In retrospect, I can see how I’ve always been passionate about science and art. I’m still in the process of marrying the two, but they’ve had parallel paths since I was a child. Perhaps it is my innate personality, but I think that my affinity for structure in my creative process has been reinforced by years of following the scientific method in the lab.

2.      As a promoter and curator, much of your very busy schedule is dedicated to supporting the work of other artists. How does this affect your work as an artist? Positives? Drawbacks?

Let’s just say that I live with a daily handwritten to-do list that I’m actively crossing off in order to not feel guilty for letting another day pass without working in my studio. As an event or exhibit becomes the priority, unfortunately I do put my own art secondary. A few days may pass before I can fully submerge myself in the studio again, but I always have my sketch book handy so I can at least jot down ideas. I thoroughly enjoy meeting with artists and thrive on learning about their process. This is a huge positive because I take these experiences back to the studio with me and they help me grow as an artist.

3.      Can you talk about what your work as a curator has taught you about the state of the arts in San Diego?

One of the things that motivated me to pursue the Museum Studies certificate program at San Diego Mesa College was the realization that there are 100 times more artists than wall space in the world. I want to create more opportunities for artists to exhibit their artwork. I began exhibiting my paintings in coffee and taco shops, so I don’t think there are many limitations as to where artwork can be exhibited. Regardless of the space, my main goals are to facilitate a conversation between the viewer and the art and to inspire them to seek out more art in their lives, including purchasing artwork that they will cherish.

4.      You strike me as someone who is committed to creating a strong community of artists. Not all artists feel this way, what makes you different?

Not that I am necessarily different but family is very important to me. When I left my family in Paramount, California to attend UC San Diego, I began creating extensions of my family in this community. When I graduated, I had to decide whether or not to stay in San Diego. This was not a difficult decision to make because I felt I was a member of the San Diegan artistic and scientific family. I like being an active member of this community and know that I am contributing to the culture of our city.

**Source excerpt:**
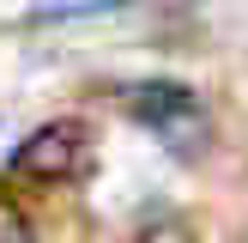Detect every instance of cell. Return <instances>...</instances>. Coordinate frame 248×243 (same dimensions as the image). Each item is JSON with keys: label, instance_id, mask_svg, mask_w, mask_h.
<instances>
[{"label": "cell", "instance_id": "obj_1", "mask_svg": "<svg viewBox=\"0 0 248 243\" xmlns=\"http://www.w3.org/2000/svg\"><path fill=\"white\" fill-rule=\"evenodd\" d=\"M121 104H127V116L140 122L152 140H164L170 152H200L206 146V109H200V97L188 91V85H176V79H140V85H127L121 91Z\"/></svg>", "mask_w": 248, "mask_h": 243}, {"label": "cell", "instance_id": "obj_2", "mask_svg": "<svg viewBox=\"0 0 248 243\" xmlns=\"http://www.w3.org/2000/svg\"><path fill=\"white\" fill-rule=\"evenodd\" d=\"M85 164H91V134H85V122H67V116L43 122L12 152V176H24V182H73V176H85Z\"/></svg>", "mask_w": 248, "mask_h": 243}, {"label": "cell", "instance_id": "obj_3", "mask_svg": "<svg viewBox=\"0 0 248 243\" xmlns=\"http://www.w3.org/2000/svg\"><path fill=\"white\" fill-rule=\"evenodd\" d=\"M133 0H36V18H91V12H115Z\"/></svg>", "mask_w": 248, "mask_h": 243}, {"label": "cell", "instance_id": "obj_4", "mask_svg": "<svg viewBox=\"0 0 248 243\" xmlns=\"http://www.w3.org/2000/svg\"><path fill=\"white\" fill-rule=\"evenodd\" d=\"M0 243H31V237H24V225H18L12 213H0Z\"/></svg>", "mask_w": 248, "mask_h": 243}]
</instances>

**Brief:**
Carry on the interview with the San Diego artist and curator, starting right after its last answer. The lines above are separate material and have nothing to do with the interview.

**Final result:**
5.      What is the most exciting aspect of curating at The Ink Spot for you? What are the challenges?

The multidisciplinary interaction is probably the most exciting. San Diego Writers, Ink is inviting new possibilities of collaboration between visual and literary artists. This is obviously something I want to be a part of. I have been the curator to the space for only one year, so I am still working on bringing attention to artists and art lovers and spread the message that the The Ink Spot is an excellent venue to view artwork by local artists.

6.      What do you feel a curator’s responsibility? To the art? To the artist?

I believe the job of the curator is to create curiosity and conversations about art and     life. I therefore feel a great commitment to making thoughtful decisions about how the artwork is hung, how the desires of the artist are expressed, and how the members of San Diego Writers, Ink interact with the work. The Ink Spot has been an ideal space because it facilitates my responsibilities to the artist and their work by providing ample wall space, great lighting and support.

Aside from curating at The Ink Spot, Nuvia is guest curating at San Diego Mesa College gallery ( in March during Women’s History Month. Domestic Disobedience: Redefining the Feminine Space is a group exhibit on view March 15 – April 19. Opening reception is Thursday, March 15th that includes a artist panel.